The federal taxes raised in that state will not be sufficient to pay for the federal spending disbursed to that state.
If one were to keep accounts, that state might be running deficits for years - but it is a sustainable situation precisely because nobody is keeping accounts.
The people living in that state are considered fellow Americans and the people living elsewhere do not actually expect the money to be repaid. It is effectively a gift.
The other extreme works too, of course - that is, Europe under a pre-euro system, with each country having its own finance minister and managing its own currency.
Under that system, when one country experiences a slowdown, it can roll out remedial monetary policies because it is free from the shackles of a common currency.
These include expanding the supply of money - what the Americans call “quantitative easing” - and devaluing the currency to make the country’s exports more attractive.
But these were tools that the euro zone countries gave up as a result of their entry into a common monetary community.
They did so, furthermore, without ensuring that there would be budgetary transfers similar in type and magnitude to those that depressed states in the US receive.
What do you get, then, when a motley crowd tries to march to a single drummer? You get the euro zone.
Some countries surged ahead while others struggled to keep pace.
In countries that fell behind economically, governments were under electoral pressure to maintain or even increase public spending, even though tax receipts decreased.
Budget deficits had to be financed through loans from the money markets. That these loans could be obtained at relatively low rates - since they were made in euros, not, say, drachmas - did nothing to discourage the profligacy.
The Greeks eventually became the most extreme example of this decline, going further and further into the red.

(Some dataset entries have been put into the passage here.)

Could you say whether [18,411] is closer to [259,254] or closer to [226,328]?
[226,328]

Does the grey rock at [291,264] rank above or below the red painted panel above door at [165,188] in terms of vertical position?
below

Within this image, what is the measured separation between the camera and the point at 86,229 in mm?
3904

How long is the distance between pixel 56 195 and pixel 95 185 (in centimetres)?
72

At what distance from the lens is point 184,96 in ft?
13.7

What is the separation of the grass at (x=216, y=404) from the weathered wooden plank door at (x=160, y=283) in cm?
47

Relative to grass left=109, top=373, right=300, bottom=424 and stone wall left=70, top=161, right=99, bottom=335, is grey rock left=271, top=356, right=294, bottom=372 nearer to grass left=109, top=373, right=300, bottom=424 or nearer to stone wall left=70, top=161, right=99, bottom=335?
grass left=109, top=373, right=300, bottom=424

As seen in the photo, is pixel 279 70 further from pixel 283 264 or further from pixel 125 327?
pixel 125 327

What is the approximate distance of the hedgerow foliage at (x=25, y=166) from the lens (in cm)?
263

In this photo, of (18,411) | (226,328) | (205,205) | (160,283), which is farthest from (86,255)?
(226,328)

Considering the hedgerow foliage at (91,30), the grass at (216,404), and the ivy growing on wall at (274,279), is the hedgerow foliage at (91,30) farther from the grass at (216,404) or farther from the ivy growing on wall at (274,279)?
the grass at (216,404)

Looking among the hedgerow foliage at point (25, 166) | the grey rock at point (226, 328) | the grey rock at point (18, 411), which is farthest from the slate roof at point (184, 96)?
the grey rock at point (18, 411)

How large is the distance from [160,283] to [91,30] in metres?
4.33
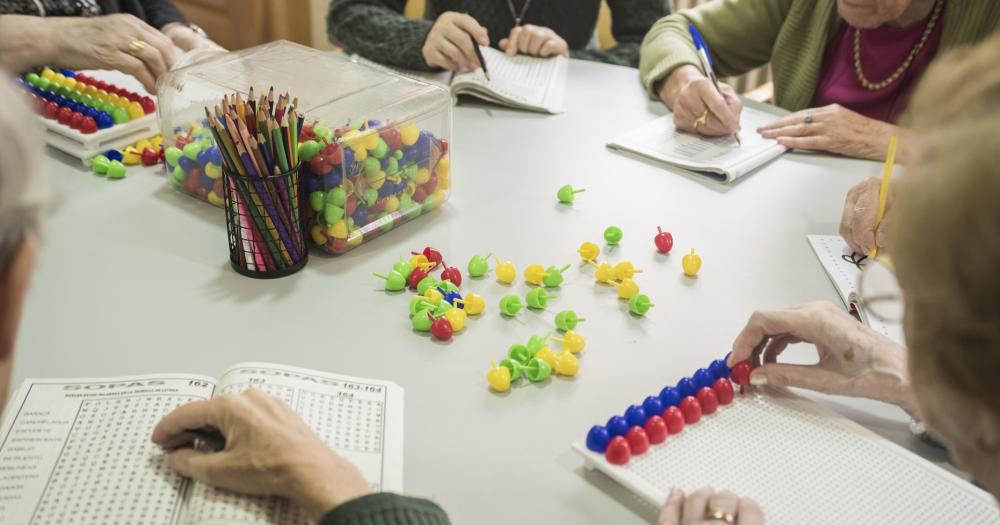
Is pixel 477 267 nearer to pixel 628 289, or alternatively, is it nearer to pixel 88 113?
pixel 628 289

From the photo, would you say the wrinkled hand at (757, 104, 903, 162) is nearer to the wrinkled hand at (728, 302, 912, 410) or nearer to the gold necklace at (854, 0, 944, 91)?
the gold necklace at (854, 0, 944, 91)

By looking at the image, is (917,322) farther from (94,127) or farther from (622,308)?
(94,127)

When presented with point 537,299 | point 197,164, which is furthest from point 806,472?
point 197,164

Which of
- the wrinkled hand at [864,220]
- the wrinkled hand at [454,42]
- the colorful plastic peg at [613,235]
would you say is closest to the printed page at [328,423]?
the colorful plastic peg at [613,235]

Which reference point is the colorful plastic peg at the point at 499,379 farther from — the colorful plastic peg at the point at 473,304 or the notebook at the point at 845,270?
the notebook at the point at 845,270

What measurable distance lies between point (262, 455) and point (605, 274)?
1.89 feet

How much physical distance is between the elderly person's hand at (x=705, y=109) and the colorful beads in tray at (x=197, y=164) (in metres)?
0.90

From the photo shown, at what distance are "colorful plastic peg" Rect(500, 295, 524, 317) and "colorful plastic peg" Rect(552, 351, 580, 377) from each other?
0.12m

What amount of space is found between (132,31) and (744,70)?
1400 millimetres

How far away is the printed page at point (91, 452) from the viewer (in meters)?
0.77

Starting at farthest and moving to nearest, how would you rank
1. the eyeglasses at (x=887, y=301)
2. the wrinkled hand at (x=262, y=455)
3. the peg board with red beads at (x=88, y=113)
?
the peg board with red beads at (x=88, y=113)
the wrinkled hand at (x=262, y=455)
the eyeglasses at (x=887, y=301)

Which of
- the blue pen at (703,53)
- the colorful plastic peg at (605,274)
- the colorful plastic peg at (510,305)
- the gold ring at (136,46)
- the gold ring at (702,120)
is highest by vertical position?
the blue pen at (703,53)

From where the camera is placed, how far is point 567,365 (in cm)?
100

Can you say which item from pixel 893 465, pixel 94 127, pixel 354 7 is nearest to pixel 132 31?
pixel 94 127
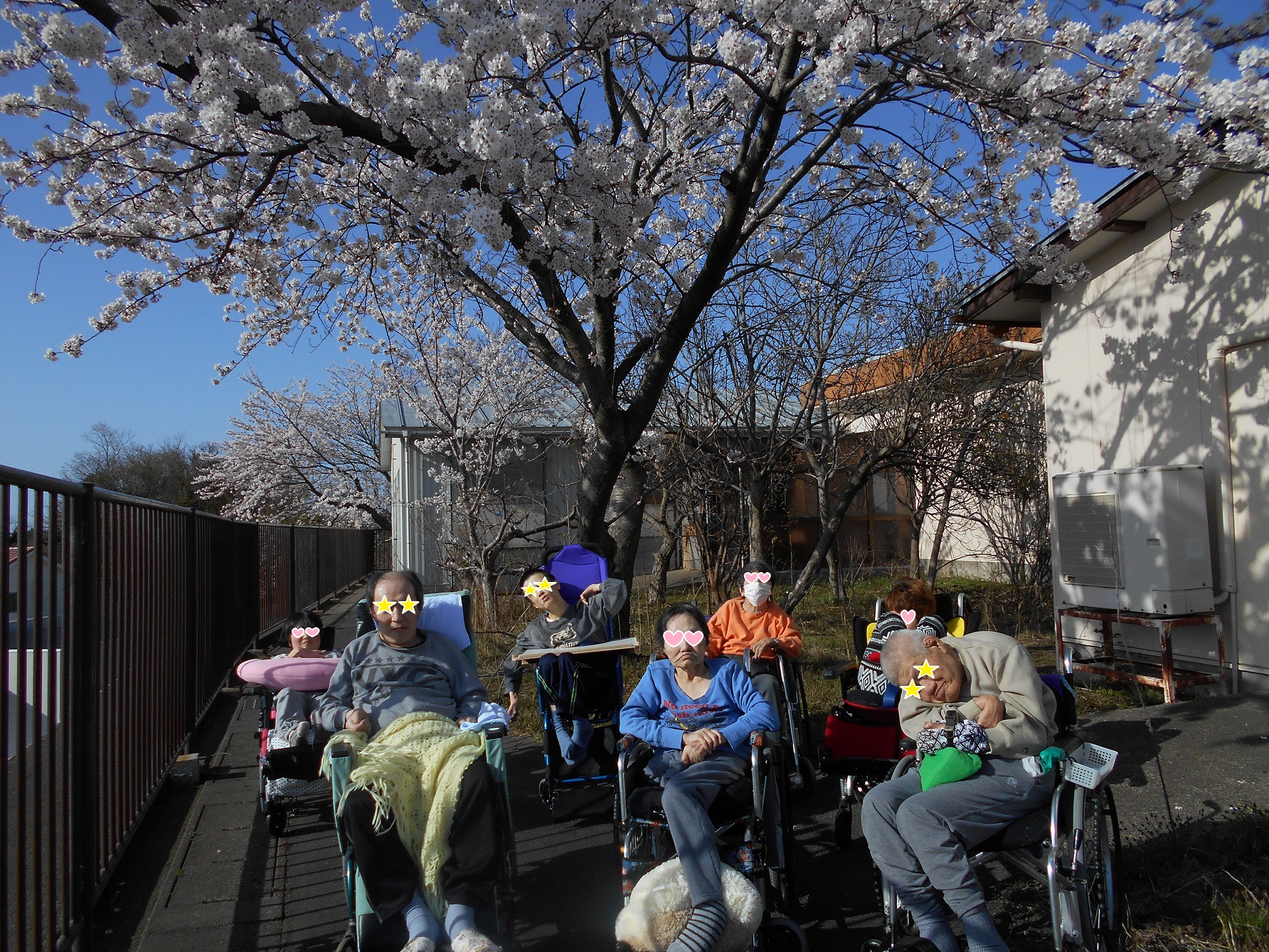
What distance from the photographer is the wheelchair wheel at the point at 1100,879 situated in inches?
116

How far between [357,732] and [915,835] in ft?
7.44

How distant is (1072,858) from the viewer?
9.33 ft

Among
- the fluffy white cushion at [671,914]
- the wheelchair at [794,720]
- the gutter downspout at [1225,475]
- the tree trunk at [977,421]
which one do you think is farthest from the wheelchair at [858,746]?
the tree trunk at [977,421]

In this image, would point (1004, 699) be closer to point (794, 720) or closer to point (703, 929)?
point (703, 929)

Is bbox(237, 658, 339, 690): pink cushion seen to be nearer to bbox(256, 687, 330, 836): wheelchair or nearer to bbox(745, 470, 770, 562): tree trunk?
bbox(256, 687, 330, 836): wheelchair

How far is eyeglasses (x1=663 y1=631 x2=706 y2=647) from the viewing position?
386cm

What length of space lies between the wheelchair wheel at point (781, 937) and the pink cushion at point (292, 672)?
2.81 metres

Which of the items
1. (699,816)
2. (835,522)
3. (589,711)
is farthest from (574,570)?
(835,522)

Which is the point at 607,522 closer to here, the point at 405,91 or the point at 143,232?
the point at 405,91

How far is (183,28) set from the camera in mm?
4293

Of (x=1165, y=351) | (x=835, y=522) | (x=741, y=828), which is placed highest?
(x=1165, y=351)

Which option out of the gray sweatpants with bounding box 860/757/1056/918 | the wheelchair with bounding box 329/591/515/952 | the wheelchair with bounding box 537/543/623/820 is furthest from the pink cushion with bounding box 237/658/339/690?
the gray sweatpants with bounding box 860/757/1056/918

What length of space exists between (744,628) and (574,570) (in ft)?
3.82

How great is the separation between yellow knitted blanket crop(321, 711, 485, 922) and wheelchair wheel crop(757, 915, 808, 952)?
1.18 meters
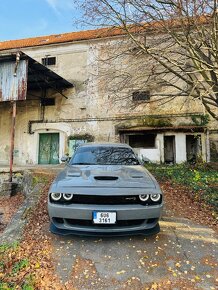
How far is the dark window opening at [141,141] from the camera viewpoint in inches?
589

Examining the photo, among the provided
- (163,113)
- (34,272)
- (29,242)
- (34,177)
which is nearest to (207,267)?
(34,272)

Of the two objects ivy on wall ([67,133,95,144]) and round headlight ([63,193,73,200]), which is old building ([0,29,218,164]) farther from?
round headlight ([63,193,73,200])

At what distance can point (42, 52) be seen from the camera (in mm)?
16219

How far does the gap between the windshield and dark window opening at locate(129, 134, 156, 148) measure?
9985mm

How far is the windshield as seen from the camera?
4.50 meters

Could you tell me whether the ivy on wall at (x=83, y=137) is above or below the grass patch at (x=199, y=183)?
above

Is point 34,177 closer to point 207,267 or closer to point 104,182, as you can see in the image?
point 104,182

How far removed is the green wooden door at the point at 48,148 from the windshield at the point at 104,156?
1107cm

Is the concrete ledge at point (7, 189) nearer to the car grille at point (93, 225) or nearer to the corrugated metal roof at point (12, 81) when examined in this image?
the corrugated metal roof at point (12, 81)

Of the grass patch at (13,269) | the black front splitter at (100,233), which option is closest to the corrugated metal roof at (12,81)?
the grass patch at (13,269)

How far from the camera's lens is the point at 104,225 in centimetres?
311

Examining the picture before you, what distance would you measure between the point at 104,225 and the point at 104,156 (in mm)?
1783

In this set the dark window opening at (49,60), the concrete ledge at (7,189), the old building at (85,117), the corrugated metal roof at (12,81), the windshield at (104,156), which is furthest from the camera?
the dark window opening at (49,60)

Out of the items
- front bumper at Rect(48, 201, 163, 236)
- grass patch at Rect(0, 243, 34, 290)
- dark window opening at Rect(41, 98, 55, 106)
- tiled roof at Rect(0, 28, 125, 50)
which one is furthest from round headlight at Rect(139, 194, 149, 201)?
tiled roof at Rect(0, 28, 125, 50)
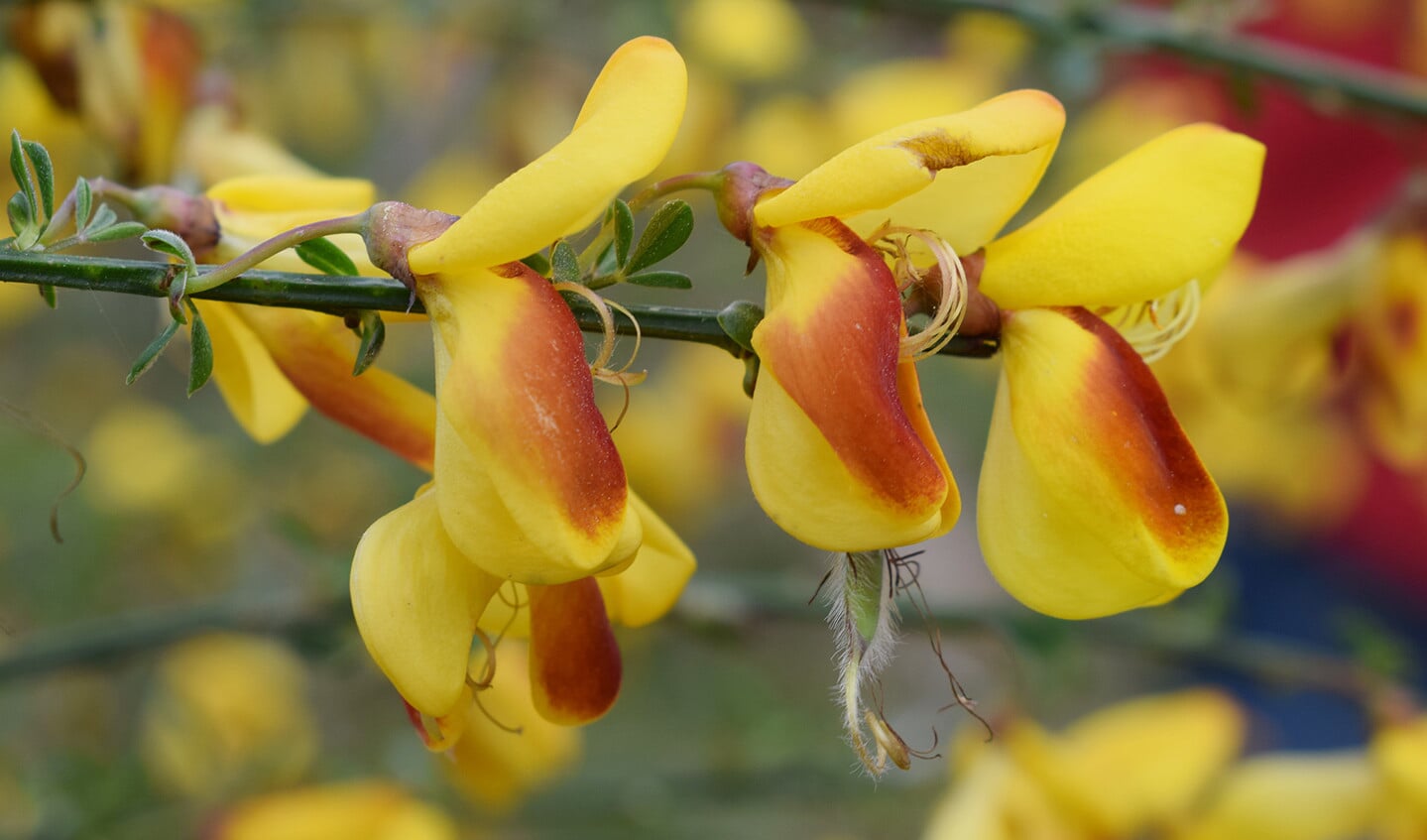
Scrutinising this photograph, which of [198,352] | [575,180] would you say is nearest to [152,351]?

To be fair, the community as a whole also has to bear some responsibility, since there were rules under the Stability and Growth Pact that allowed for sanctions on governments that ran repeated deficits. But these sanctions were never imposed on any country.
For some time, experts with boundless optimism hoped that these governments could close the competitive gap with stronger nations like Germany by cutting welfare programmes, reforming tax collection, liberalising labour market rules or making their people work longer. But it did not happen.
The situation finally began to unravel with the global financial crisis of 2008.
Easy credit dried up and the markets’ falling confidence in the credit-worthiness of governments like Greece’s caused their borrowing rates to soar.
Germany and the European Central Bank were forced to intervene with bailouts to stop the debt crisis from spreading throughout the already crestfallen euro zone.
As at June 2013, the euro community has avoided catastrophe by throwing enough money at the problem.
But the 17 governments need to face up to the more difficult question of what to do to address the fundamental contradiction in the euro project - monetary integration without fiscal integration.
They might try to postpone this for some time, but they know they cannot do so indefinitely or history will repeat itself and another crisis will come along, requiring bigger bailouts, which, if push comes to shove, the Germans will probably have to underwrite.
Prompt action is far better than procrastination, especially since further down the road, as memory of the pain and panic of the debt crisis fades in the minds of voters, the political will to act decisively is also likely to wilt."